ケルたちセイリョー社から付いてきた五人のメイドたちについても同様。
ミゼオン博士が呼ばれた理由である設置型の『異水鏡』の調整と言うか、ノイズ除去と言うか、何処かのチラリズム=コンプレークスがいたずらしていそうな話と言うか、そちらの解決についても順調に進んではいるようだ。
なので、ミゼオン博士周りはいたって平和な状態のようだ。
もしかしたら、裏では色々と起きているのかもしれないが……知覚できない案件については気にしても仕方がないからな。
問題がないなら、それでいい。
「と、ちゃんと届いたな」
「第一報ですね。サタ様、メモの方でも確認させていただきます」
「頼む」
俺の手元にメールが届く。
発信元は俺のOS環境下で育った植物の検査を頼んだ会社の一つ。
他の会社からの第一報も既に届いているので、これで一通りの結果が出揃ったな。
と言うわけで、メモクシと一緒にチェックしていく。
「成分の濃密化はやっぱり起きていたか」
「薬効の強化……と言うよりは、大気中や対応している部位以外での分解を阻害する事で、長続きさせたり、より濃い風味を届けるような作用があるようですね」
「ただどうしてそんな結果になるかは不明。物理的作用ではなさそうなので、俺のOSの影響である可能性が濃厚、と」
届けられた結果に大差は……ないな。
縁のない複数の会社が同じような結果を出しているので、信頼性についても問題はないだろう。
なお、結果の見やすさについては会社ごとに少しずつ差がある。
尤も、見づらい会社はないので、これは俺との相性の話だな。
「短期的に害を為すような成分は検出されず」
「長期的についてはサンプル量と期間の問題で不明。ただ、過剰摂取で無ければ、問題は起きないと推定される、ですか」
「つまり食べられるという事ですね。それは良い事です」
「うんまあ、そう言う事にはなる」
分かり易く危険な成分は無し。
未知の成分の生産も確認されなかったため、少なくとも短期的な安全は確保されたと言ってもいい。
よって、ヴィリジアニラが喜んでいるように、食べる事は問題ないようだ。
うんまあ、この後の予定を考えれば、喜ばしい話ではあるな。
「ヘーキョモーリュのmodに対する溶解作用は確認できず。まあアレは『バニラOS』以外を対象にしたもので、俺のOS環境下で育てても俺のOSが対象外になっただけだしな」
「この点については、むしろ、他のOSに対してそのような作用があった事に対する驚きと、サタ様への感謝が記されていますね」
ヘーキョモーリュに限定した話だが、『バニラOS』に対する変質は確認できず。
あ、逆と言うか、『バニラOS』で成長したヘーキョモーリュをすり潰した液体に、俺のOS環境で育てた植物を漬けたところ、俺のOSの作用と思しき効果が失われたと言う話があるな。
で、この実験によってヘーキョモーリュの効能が確認されたので、色々と研究が始まりそうだと言う話になって……俺への感謝の言葉が届いているな。
「む、依存性に繋がるかもしれない作用」
「問題のない範囲のようですが、一応気を付ける必要がありますね」
「どれどれ……過剰摂取して薬になるものなどありませんし、当然の話では?」
此処からは少し気になる話。
どうやら、俺のOS環境下で育ったスパイスには、メンタルリセットとでも言うべき精神に対する作用があるらしい。

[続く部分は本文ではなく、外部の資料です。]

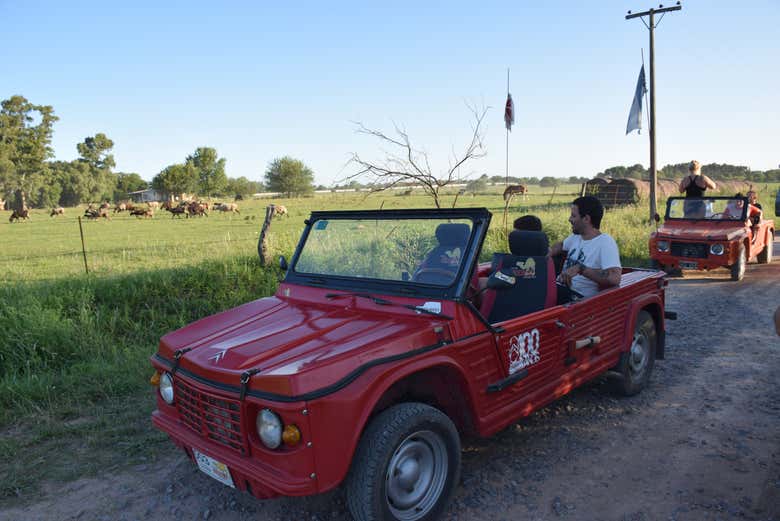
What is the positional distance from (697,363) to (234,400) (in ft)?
16.0

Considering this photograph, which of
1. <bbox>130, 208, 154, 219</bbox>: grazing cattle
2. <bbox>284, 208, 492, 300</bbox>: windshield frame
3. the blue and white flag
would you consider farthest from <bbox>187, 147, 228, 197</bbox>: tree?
<bbox>284, 208, 492, 300</bbox>: windshield frame

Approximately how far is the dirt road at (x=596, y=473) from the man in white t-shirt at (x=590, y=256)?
911 millimetres

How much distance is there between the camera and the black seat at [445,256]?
3256 millimetres

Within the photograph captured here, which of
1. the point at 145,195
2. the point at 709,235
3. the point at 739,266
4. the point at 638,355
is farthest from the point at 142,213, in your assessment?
the point at 145,195

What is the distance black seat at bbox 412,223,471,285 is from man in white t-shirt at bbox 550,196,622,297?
1517 millimetres

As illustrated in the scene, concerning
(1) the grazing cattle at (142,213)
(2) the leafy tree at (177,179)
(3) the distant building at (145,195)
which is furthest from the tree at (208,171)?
(1) the grazing cattle at (142,213)

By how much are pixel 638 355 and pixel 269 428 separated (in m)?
3.62

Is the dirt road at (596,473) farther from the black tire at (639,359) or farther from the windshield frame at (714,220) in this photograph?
the windshield frame at (714,220)

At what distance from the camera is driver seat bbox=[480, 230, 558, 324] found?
383 cm

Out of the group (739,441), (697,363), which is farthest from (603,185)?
(739,441)

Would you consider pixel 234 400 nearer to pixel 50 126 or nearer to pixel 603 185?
pixel 603 185

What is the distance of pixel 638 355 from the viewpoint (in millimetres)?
4773

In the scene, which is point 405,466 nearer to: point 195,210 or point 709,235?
point 709,235

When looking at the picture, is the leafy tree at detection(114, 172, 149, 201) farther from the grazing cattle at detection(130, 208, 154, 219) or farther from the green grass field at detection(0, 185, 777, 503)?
the green grass field at detection(0, 185, 777, 503)
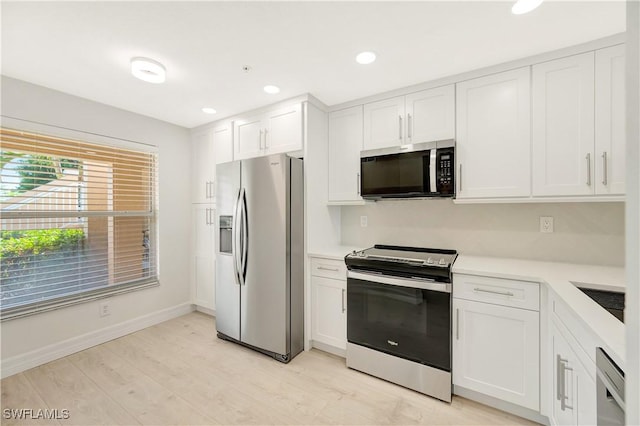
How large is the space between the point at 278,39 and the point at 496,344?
2.45 m

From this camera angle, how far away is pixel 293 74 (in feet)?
7.13

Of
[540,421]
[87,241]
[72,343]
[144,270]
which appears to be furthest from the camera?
[144,270]

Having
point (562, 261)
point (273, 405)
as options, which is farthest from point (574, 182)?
point (273, 405)

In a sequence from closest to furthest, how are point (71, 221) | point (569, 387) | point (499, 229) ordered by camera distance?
point (569, 387) → point (499, 229) → point (71, 221)

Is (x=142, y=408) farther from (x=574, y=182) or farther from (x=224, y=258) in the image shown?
(x=574, y=182)

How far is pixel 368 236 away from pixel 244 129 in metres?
1.82

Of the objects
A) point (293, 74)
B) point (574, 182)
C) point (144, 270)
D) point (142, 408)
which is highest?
point (293, 74)

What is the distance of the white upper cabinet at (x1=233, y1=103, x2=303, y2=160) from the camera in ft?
8.56

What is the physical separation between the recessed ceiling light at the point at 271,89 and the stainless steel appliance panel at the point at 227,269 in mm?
735

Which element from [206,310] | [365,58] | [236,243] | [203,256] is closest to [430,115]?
[365,58]

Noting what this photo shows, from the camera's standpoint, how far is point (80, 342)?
8.45 feet

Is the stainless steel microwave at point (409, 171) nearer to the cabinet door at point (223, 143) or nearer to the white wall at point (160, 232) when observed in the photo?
the cabinet door at point (223, 143)

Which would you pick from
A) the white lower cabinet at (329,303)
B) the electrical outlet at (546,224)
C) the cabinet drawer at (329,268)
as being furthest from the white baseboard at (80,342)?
the electrical outlet at (546,224)

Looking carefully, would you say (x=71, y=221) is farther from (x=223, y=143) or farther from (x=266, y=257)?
(x=266, y=257)
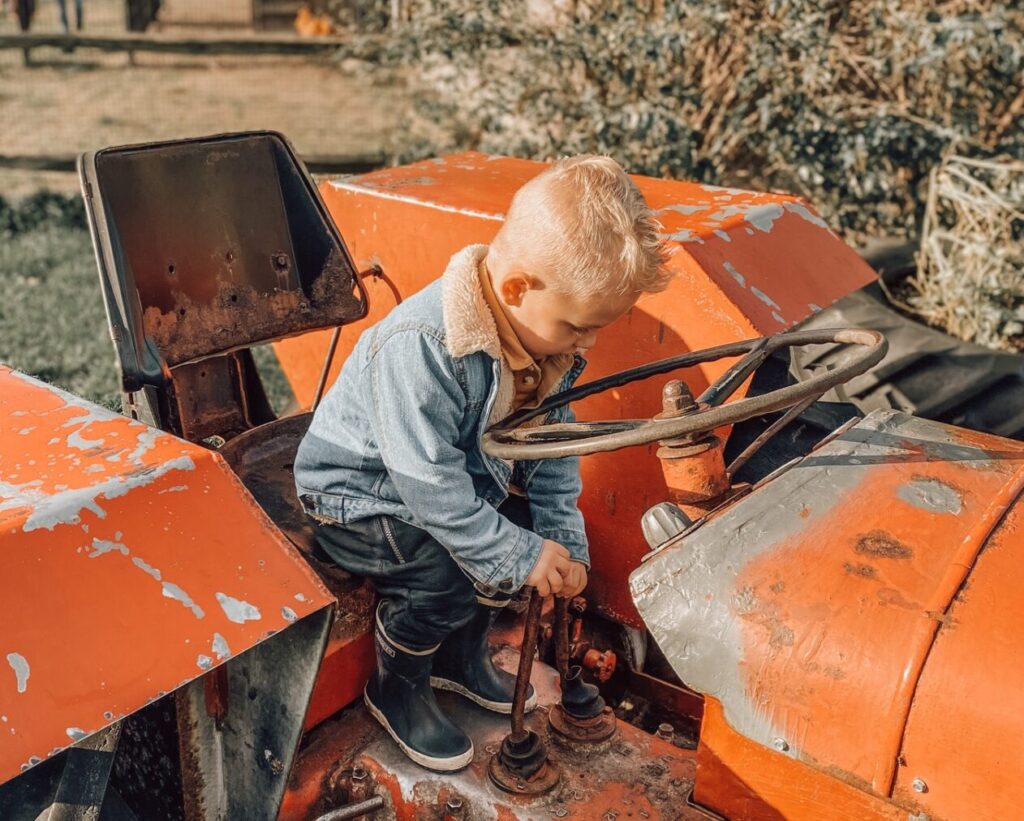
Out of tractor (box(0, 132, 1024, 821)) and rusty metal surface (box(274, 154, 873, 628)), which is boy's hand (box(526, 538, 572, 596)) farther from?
rusty metal surface (box(274, 154, 873, 628))

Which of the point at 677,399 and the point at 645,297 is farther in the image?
the point at 645,297

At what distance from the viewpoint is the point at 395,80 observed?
25.3 ft

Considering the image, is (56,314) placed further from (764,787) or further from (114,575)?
(764,787)

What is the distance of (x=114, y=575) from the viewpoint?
1.23m

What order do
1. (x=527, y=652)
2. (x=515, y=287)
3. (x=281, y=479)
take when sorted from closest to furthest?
(x=515, y=287), (x=527, y=652), (x=281, y=479)

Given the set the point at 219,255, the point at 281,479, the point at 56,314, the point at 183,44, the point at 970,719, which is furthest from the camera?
the point at 183,44

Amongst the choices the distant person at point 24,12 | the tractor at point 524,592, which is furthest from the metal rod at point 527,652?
the distant person at point 24,12

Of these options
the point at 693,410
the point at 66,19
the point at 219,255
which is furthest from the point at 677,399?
the point at 66,19

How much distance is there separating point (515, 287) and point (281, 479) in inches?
27.9

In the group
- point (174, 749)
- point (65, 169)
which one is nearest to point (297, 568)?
point (174, 749)

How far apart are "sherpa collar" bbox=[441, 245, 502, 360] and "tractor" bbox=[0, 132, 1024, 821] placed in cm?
→ 13

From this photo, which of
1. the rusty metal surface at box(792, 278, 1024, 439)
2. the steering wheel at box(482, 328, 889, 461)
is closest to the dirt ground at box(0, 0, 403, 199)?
the rusty metal surface at box(792, 278, 1024, 439)

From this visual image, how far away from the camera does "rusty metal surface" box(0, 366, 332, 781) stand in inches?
44.6

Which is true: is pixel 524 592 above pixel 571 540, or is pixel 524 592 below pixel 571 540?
below
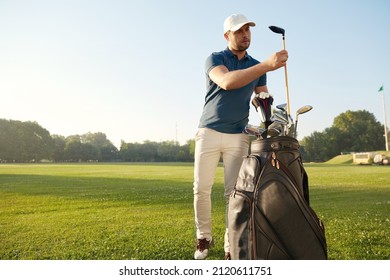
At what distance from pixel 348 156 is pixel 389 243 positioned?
78.3ft

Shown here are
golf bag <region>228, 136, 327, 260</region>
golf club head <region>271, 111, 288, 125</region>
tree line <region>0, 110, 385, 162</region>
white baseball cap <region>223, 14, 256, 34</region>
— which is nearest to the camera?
golf bag <region>228, 136, 327, 260</region>

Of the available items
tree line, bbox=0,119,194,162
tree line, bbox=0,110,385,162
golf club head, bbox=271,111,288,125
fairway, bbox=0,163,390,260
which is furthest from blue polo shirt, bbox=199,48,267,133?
tree line, bbox=0,110,385,162

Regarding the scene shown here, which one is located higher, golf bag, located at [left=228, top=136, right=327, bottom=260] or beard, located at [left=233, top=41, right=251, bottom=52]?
beard, located at [left=233, top=41, right=251, bottom=52]

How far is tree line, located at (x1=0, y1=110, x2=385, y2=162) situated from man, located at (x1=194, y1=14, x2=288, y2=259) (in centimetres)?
802

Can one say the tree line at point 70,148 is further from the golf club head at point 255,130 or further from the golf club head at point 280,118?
the golf club head at point 280,118

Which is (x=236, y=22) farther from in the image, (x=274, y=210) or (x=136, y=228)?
(x=136, y=228)

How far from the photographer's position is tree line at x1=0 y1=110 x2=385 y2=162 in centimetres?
1056

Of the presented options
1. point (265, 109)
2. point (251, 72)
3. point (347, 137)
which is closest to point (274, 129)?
point (265, 109)

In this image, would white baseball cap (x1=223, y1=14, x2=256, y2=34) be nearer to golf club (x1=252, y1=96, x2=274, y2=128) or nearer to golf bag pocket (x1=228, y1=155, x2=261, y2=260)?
golf club (x1=252, y1=96, x2=274, y2=128)

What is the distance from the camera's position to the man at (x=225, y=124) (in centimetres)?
257

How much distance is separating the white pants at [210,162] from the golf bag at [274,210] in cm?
52

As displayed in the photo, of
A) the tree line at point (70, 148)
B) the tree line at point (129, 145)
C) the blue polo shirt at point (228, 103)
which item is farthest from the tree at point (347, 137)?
the blue polo shirt at point (228, 103)

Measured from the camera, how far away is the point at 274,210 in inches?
80.8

具体的には興奮していたり、悲しんでいたり、混乱していたりする状態の精神に作用し、落ち着かせる方向へ働くようだ。
と言っても、正規のその手の薬品ほどの効果はなく、そちらの方向へ少し誘導する程度のようだ。
が、精神に作用する効果には変わりないので、取り扱いには注意が必要らしい。
「サタ様。むしろこちらのが問題かと」
「あ、あー……まあ、俺のOSだしなぁ……」
もう一つ気になる話。
どうやら、俺のOS環境下で育ったスパイスを摂取した人間は、摂取した量に応じて一時間から二時間ほど、ブラスターmodとの相性が悪くなるらしい。
具体的には軌道が上下左右に1度から3度ほどランダムにブレ、出力も90%から102%ほどの間でブレるそうだ。

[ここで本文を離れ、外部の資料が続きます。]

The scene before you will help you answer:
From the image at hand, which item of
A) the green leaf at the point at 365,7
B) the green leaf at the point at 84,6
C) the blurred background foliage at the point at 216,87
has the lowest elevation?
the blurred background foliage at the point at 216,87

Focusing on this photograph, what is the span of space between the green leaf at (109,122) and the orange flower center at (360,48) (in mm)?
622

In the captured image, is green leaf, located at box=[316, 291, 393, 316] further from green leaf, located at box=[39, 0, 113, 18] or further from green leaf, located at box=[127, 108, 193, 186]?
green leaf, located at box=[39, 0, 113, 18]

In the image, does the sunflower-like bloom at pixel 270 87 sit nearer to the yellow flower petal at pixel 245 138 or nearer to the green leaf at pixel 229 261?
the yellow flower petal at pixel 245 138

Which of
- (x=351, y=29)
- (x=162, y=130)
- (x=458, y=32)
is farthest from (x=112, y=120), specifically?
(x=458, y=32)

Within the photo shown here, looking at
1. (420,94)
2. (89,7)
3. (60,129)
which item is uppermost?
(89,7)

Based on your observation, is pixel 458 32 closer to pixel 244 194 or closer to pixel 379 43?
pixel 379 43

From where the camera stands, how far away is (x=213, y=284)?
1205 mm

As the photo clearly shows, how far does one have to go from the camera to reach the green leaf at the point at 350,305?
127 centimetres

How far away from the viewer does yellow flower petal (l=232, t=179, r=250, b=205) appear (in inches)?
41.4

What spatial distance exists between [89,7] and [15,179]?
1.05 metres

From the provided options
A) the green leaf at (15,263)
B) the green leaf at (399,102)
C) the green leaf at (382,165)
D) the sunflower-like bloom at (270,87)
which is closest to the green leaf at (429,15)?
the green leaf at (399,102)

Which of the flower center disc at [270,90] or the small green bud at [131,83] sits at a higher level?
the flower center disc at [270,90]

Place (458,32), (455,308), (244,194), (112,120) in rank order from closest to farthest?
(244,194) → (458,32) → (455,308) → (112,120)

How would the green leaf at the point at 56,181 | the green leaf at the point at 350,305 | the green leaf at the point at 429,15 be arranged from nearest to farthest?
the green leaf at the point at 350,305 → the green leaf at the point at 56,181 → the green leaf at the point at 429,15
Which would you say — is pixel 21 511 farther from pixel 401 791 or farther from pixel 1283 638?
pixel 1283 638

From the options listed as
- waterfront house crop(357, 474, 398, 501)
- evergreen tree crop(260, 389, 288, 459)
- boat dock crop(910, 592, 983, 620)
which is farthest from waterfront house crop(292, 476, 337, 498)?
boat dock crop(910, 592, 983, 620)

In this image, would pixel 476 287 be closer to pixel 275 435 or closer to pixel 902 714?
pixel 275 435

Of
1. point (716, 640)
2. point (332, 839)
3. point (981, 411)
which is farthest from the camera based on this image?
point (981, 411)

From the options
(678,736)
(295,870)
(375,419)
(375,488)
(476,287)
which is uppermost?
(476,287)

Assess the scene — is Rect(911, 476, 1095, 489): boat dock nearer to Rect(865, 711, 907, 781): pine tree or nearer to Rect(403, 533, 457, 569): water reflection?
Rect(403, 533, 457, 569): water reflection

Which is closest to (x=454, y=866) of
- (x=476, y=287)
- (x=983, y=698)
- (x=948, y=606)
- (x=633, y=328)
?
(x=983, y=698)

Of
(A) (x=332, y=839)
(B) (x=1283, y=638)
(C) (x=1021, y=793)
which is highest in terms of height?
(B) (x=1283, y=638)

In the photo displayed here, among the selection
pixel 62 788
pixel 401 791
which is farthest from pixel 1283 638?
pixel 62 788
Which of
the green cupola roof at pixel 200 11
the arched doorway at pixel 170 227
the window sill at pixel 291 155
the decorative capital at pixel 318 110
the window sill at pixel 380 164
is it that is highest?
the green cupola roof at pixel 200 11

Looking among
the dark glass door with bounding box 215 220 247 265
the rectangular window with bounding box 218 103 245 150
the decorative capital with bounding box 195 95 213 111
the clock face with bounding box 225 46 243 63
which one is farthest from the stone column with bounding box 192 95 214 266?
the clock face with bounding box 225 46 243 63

そのため、摂取して、代謝が完了するまでの間、ブラスターmodを使用しないように注意書きをする必要があるだろうとの事。
また、当然ではあるが、ブラスターmodを使用する可能性の高い一部の職業に就いている人間は、そもそも摂取するべきではない、だそうだ。
「……。宇宙船に搭載されているブラスターmodにも影響が出るとなると、確かに注意が必要そうですね」
「暴発や爆発が起きないだけマシだと思っておくべきなんだろうな、たぶん」
「なんにせよ、この程度なら、事前に注意をしておけば大丈夫な範疇かと思われます」
うーん、実に分かり易く俺のOSの厄介なところが出た感じだな。
まあ、致命的ではないからいいか。
「さて、他の情報としては……繁殖は出来ず」
「より正確には、『バニラOS』環境下で次の世代を育てると、元に戻ってしまう。ですね」
「当然ですね」
ある意味でこれは当然の話。
どうやら俺のOS環境下で生まれた植物を、『バニラOS』で引き続き育てる事は可能なようだが、育てて次の世代になると『バニラOS』で生まれた植物となり、俺のOSだからこそ発揮される効能が無くなるようだ。
かなり興味深い話のようで、関係各所に報告が飛ぶと同時に、俺への感謝も届いているな。
「とりあえずこれなら出すことは可能か」
「そうですね。問題はないと思われます」
「まずは安心、ですね」
さて、今更な話だが、今の俺たちは一つの目的があって、ジョハリスの運転でとある場所に向かっている。
そのとある場所と言うのは、帝星バニラシドのアンダー層。
目的は婚活舞踏会に割り込みで参加する対価として求められた特別な料理の材料の入手である。
「間もなくアンダー層の入り口に繋がるエリアっす。準備をして欲しいっす」
「分かりました」
うん、楽しみだ。
帝星バニラシドのアンダー層には、敢えて品種改良されていない原種……いや、野生種がたくさん残っていると言うから、本当に楽しみだ。